** Selected excerpt follows **

# noise from front right strut mount



## Guest (Oct 23, 2002)

When i turn there is a bad noise from the front right wheel. Has anybody else had this problem?

1997 Nissan Sentra GXE


----------



## Niss200SXGTR (May 31, 2002)

like what? does it sound like pop corn.. ie pop pop pop pop... or does it clink? if it pops, its your CV joint, which can only lead to worser problems, your right strut/shock could be bad... what kinda noise does it make?


----------



## 200sxpower (Jun 4, 2002)

i've got a similar problem... especially when it gets cold out... more of a creaking noise... like something needs to be lubed... not so bad in the summer time though....


----------



## SentraBoy (Jun 19, 2002)

I have the same problem in my B13....It creaks especially when the weather is cold. I was told it is the upper strut bearings.


----------



## twisted200ser (Jun 4, 2002)

*strut mount bearing*

the bearing is the problem if the noise is when you are turning the mount is available at auto zone for about 50 bucks


----------



## Shawn (Sep 18, 2002)

speaking of front struts. i need to get a mounting plate for my passenger side front strut because i broke 2 of the bolts off. it sucks


----------



## twisted200ser (Jun 4, 2002)

*strut mount*

the part i was talking about from auto zone comes complete with new bolt studs


----------



## Shawn (Sep 18, 2002)

*Re: strut mount*



twisted200ser said:


> *the part i was talking about from auto zone comes complete with new bolt studs *


i got the mounting plate directly from nissan for $7.97, it's only the plate and 3 studs though...no bearing.


----------



## azkicker0027 (May 31, 2002)

as far as i recall, the strut bearings can make a creaking noise too, and it pops when it's really, really bad.......


----------



## HKS20DET (Nov 8, 2002)

i just upgraded to GC camber plates and it came with a whole new assembly and torrington bearing.... so i have two stock, full front strut assemblies with bearings (all used) if anyone still needs them. just let me know.


----------



## Ninety-Nine SE-L (May 5, 2002)

yeah, I get alot of noise on the rear mounts (not sure which one). Sometimes when I make a turn or go over a speed bump, it sounds like there's something clunking around in my trunk. I have nothing in the trunk and it seems to be coming either from the mounts or the shocks. Man, I can't wait to get some motivational mounts and KYBs.

** End of Selected excerpt **
** Record excerpts follows **

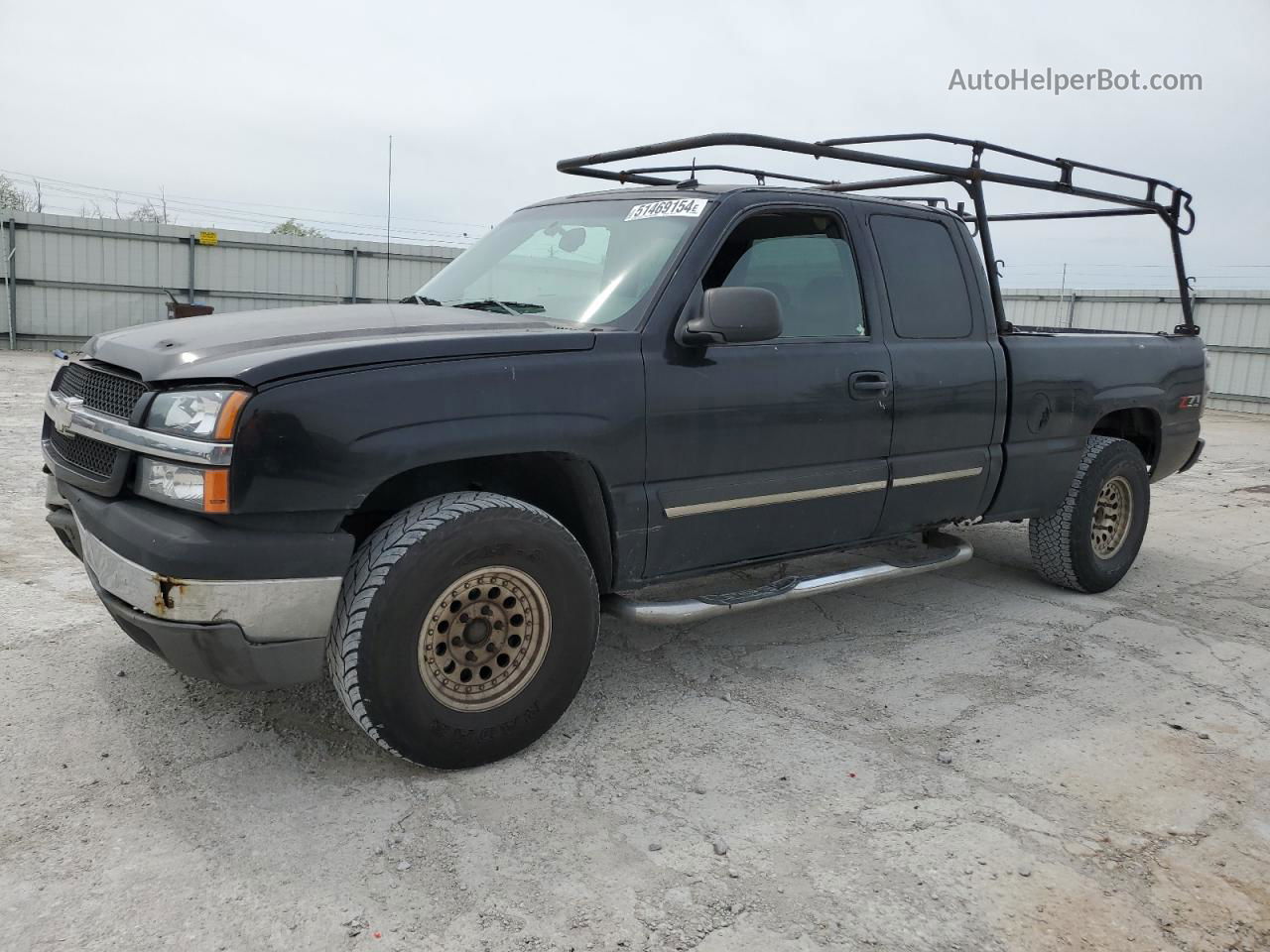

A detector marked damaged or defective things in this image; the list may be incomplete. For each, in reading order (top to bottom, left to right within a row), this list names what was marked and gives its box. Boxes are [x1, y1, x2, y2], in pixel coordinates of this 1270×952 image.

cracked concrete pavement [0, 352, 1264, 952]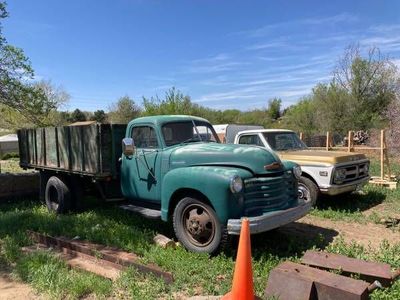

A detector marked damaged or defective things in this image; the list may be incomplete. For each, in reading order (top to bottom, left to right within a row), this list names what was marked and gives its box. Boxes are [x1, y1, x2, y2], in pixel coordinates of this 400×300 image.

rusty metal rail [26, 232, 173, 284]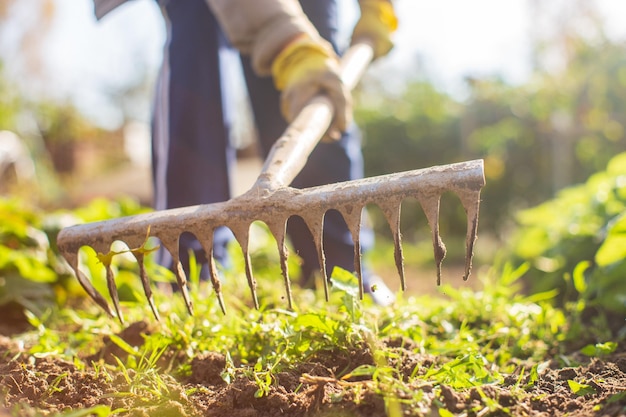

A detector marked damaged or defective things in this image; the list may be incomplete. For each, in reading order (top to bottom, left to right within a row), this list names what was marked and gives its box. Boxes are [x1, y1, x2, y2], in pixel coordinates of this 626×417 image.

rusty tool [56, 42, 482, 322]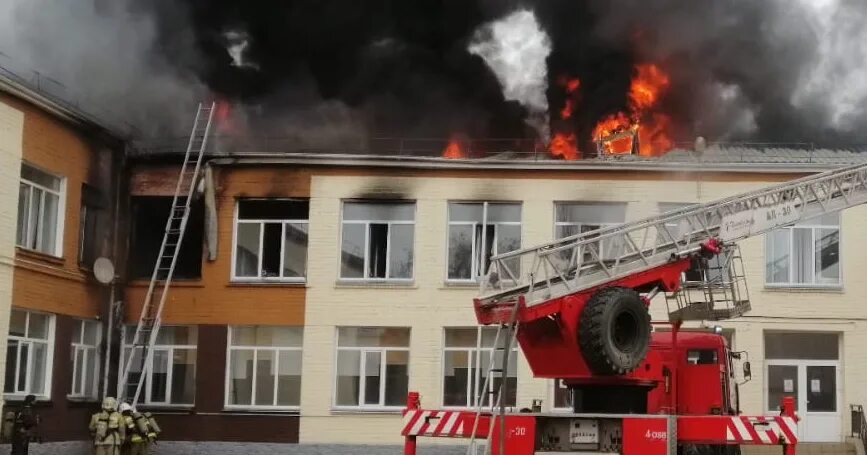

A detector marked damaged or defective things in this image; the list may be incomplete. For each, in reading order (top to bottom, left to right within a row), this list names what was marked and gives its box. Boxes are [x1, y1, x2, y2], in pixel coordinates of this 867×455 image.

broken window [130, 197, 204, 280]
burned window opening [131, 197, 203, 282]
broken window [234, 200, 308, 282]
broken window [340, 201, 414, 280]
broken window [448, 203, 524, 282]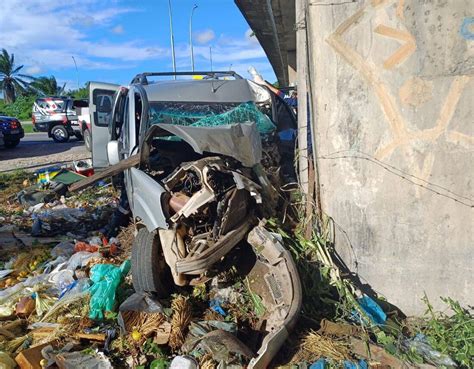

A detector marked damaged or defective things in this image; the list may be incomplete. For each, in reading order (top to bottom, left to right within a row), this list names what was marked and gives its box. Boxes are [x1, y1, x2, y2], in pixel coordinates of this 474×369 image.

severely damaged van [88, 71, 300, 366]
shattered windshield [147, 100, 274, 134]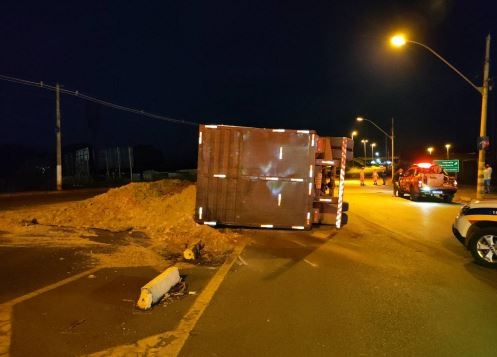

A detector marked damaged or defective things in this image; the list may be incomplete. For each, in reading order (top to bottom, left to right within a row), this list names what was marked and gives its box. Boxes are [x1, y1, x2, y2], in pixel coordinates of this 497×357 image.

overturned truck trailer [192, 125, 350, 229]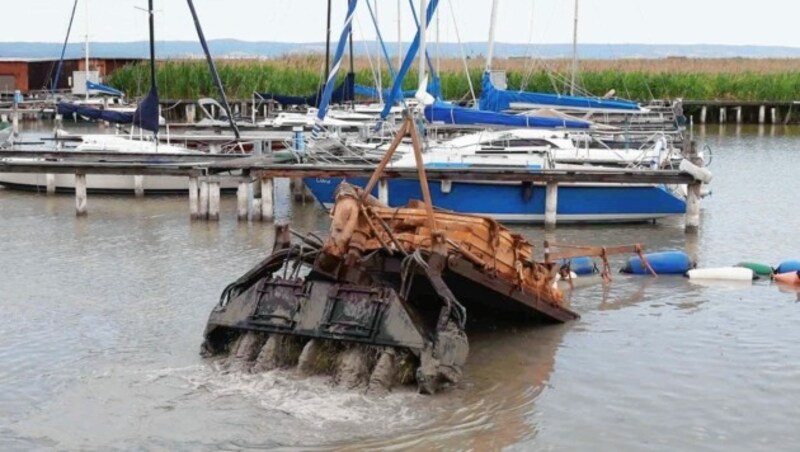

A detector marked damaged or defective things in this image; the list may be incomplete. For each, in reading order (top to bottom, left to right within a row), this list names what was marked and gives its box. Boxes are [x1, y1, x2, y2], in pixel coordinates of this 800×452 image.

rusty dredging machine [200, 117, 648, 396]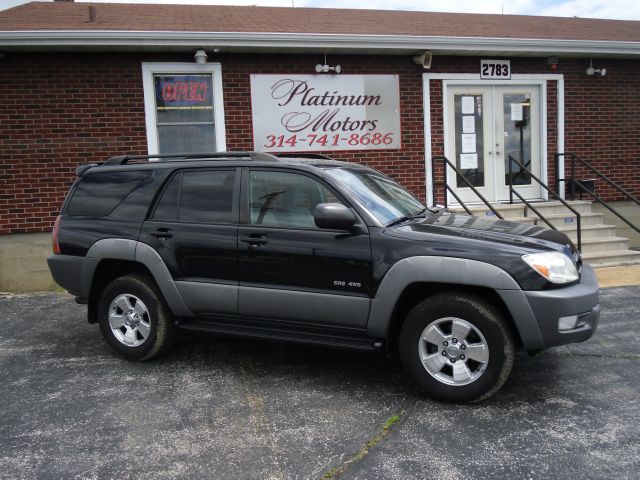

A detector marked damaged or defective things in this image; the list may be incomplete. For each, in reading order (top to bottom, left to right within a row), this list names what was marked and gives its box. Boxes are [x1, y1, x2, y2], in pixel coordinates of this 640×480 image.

** End of Record excerpts **

### What you need to do:
A – Reproduce the passage of the strut mount noise thread starting at "i got the mounting" and ending at "really, really bad.......".
B – Continue the forum thread about strut mount noise from the point where it stops.

### Answers to the exercise:
A –
i got the mounting plate directly from nissan for $7.97, it's only the plate and 3 studs though...no bearing.


----------



## azkicker0027 (May 31, 2002)

as far as i recall, the strut bearings can make a creaking noise too, and it pops when it's really, really bad.......

B –
(250 more dollars)


----------



## Shawn (Sep 18, 2002)

1997 GA16DE said:


> *yeah, I get alot of noise on the rear mounts (not sure which one). Sometimes when I make a turn or go over a speed bump, it sounds like there's something clunking around in my trunk. I have nothing in the trunk and it seems to be coming either from the mounts or the shocks. Man, I can't wait to get some motivational mounts and KYBs.
> 
> (250 more dollars)  *


had that same problem, for now try tightening up your rear struts as much as possible, that solved the problem for me.


----------



## Ninety-Nine SE-L (May 5, 2002)

you mean tightening them to the mounts?


----------



## im2kwik4u (Oct 10, 2002)

I HAVE THE SAME PROBLEM ESPECIALLY IN THE MORNING WHEN IT GETS COLD. IT KINDA CREAKS WHEN I GO OVER A BUMP, BUT LATER ON IN THE DAY IT DOESNT DO IT. DOES ANYONE KNOW WAT THIS IS?


----------



## jlpearl (Jun 9, 2002)

*me too!*

I hav/had the same noise. It only did it after sitting for a long time, appeared to come from the passenger side area, and now that my car is back to stock height i think the noise is gone (even though winter has appeared-its usually worse in the cold) I think it has to do with the angle of the CV joints when it was lowered. how many of you with the noise are lowered??


----------



## Smahatma (Oct 15, 2002)

*Re: me too!*



jlpearl said:


> *I hav/had the same noise. It only did it after sitting for a long time, appeared to come from the passenger side area, and now that my car is back to stock height i think the noise is gone (even though winter has appeared-its usually worse in the cold) I think it has to do with the angle of the CV joints when it was lowered. how many of you with the noise are lowered?? *


If you're talking about the creaking noise, I have that in my stock rideheight 95 sentra whenever it gets cold (like now)


----------



## im2kwik4u (Oct 10, 2002)

I HAVE HAD MY CAR LOWERED FOR ABOUT 6 MONTHS ALREADY AND ABOUT 2 WEEKS AGO IT STARTED DOING THE NOISE, ITS ONLY IN THE FRONT AND ITS MOSTLY ON THE PASSENGER SIDE, DO U THINK THE SHOCKS MIGHT BE BLOWN?OR WOULD I HEAR OR FEEL A DIFFERENCE WHEN THE SHOCKS ARE BLOWN?


----------



## 97PocketRocket (Jul 31, 2002)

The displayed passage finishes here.